The same applies with my recipes – rule 1: make shit up, taste, tweak, taste again until it’s delicious AF. If you don’t have an ingredient, don’t sweat it and use what you have. Eye-balling something is a-ok as long as you taste as you go along. Skip the flour and breadcrumb and it’s gluten-free. Skip the egg wash and it’s vegan.

Cooking is all about organization, so I like to  read the recipe, then prep everything before the actual cooking part starts. So, while the potatoes are boiling, you can go ahead and chop things and so on.

Here’s the deal-eo:

organic preserved vegetables


Ingredients / makes about 1.2 kg/2.11lb of mix or 8x 5oz patties that are freezable (I’m a planner):

  • 3 (roughly 620g) medium sized BC potatoes (boiled and grated)
  • 1 (roughly 530g) sweet potato (roasted until the juices seep out and become all gooey and black, then scooped out – we had a lone sweet potato in our pantry so I used it. You can add more potato instead if you’d like – you do you!)
  • 1/2 medium sized onion (small dice)
  • 2 organic medium-sized carrots (small dice)
  • 200g (probably a cup and bit) frozen Green Croft Gardens corn (I’m not going to judge you if your produce isn’t local)
  • 200g (probably a cup and bit) frozen Amazia Farm peas (again, use whatever you have)
  • 1 tsp. fennel seeds
  • 1 tsp. cumin seeds
  • red chilli (optional, to taste – remember it’s easy to add than take away so easy tiger)
  • salt (to taste)
  • 1 inch piece of ginger (grated)
  • 2 pinches of organic cane sugar
  • oil (for cooking and frying)
  • flour for dredging, 2 beaten eggs for wash, zero waste homemade breadcrumb
  • Okanagan Grocery potato or milk buns, plus the sauces and condiments of your choice


  • Now that your sweet potato has roasted and potatoes have boiled and drained, heat a medium sized non-stick pot on medium heat.
  • Add around 2-3 tbs. oil (don’t worry the potatoes will soak it all in), once heated add the cumin and fennel seeds making sure you don’t burn them (but if you do burn them, start again because they’ll turn everything bitter). They should do a happy sizzle dance.
  • Now add the onion and give it a mix-y mix-y, cook until translucent (that means see-through kind of like a ghost but less scary).
  • In goes the carrots, cook for about 3-5 minutes, followed by the peas and corn. Give it a good stir.

Dataset>

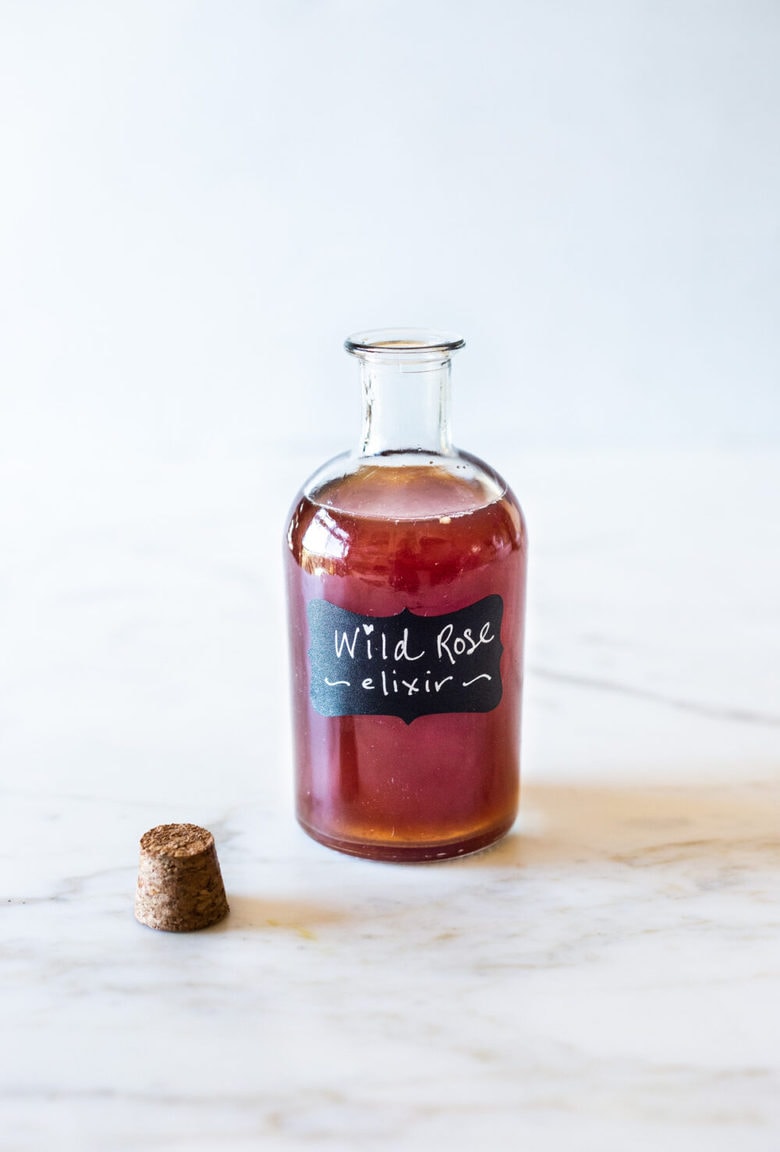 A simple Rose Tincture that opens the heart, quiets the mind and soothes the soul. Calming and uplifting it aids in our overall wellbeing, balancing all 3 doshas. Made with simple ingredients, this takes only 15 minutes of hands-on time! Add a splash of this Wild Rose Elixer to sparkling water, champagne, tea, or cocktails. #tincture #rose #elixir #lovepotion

---

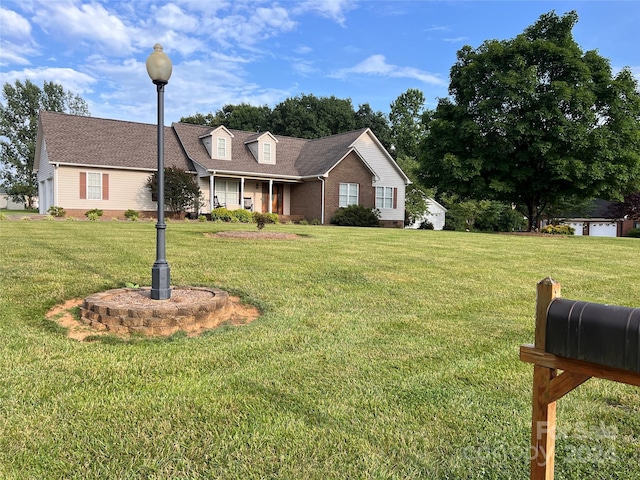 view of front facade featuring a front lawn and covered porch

Work instruction>
Resume the potato patty recipe from its last step and write the rest of the method.

Response to the exercise>
  • At this point, you can turn off the heat. Add in the sweet potato and potato potato, add the grated ginger, sugar, season with salt and add in the chilli. Mix-y mix again.
  • Taste, tweak and taste again. What’s missing – salt, ginger, chilli? Tip: you need to hit the sweet spot of salt in order for the spices powers to kick in. If it’s not delicious, make it delicious based on what you like.

vegetarian burger


  • Once the mixture is cool (temperature cool because it’s already socially cool), shape into 8-9x 5oz patties.
  • Prepare your breading station with flour in one baking sheet, egg wash in another and breadcumb in the final.
  • Coat well in the flour, then into the egg wash, then into the breadcrumb – you want to do the last step with a clean hand to stop it being a bloody mess (trust me).

To serve:

  • Heat oil to 360 degrees or pre-heat the oven at 350 degrees – I opted for frying because I’m all carpe diem.
  • Once the oil is hot enough, give it a little frying action until it’s golden brown.

Vegetarian burger

  • Drain off the oil and leave to rest on a paper towel until you’re ready to build your burger.
  • Slice and toast your bun (because it rhymes)
  • Add the sauces and condiments of your choice.
  • Drop the patty like it’s hot.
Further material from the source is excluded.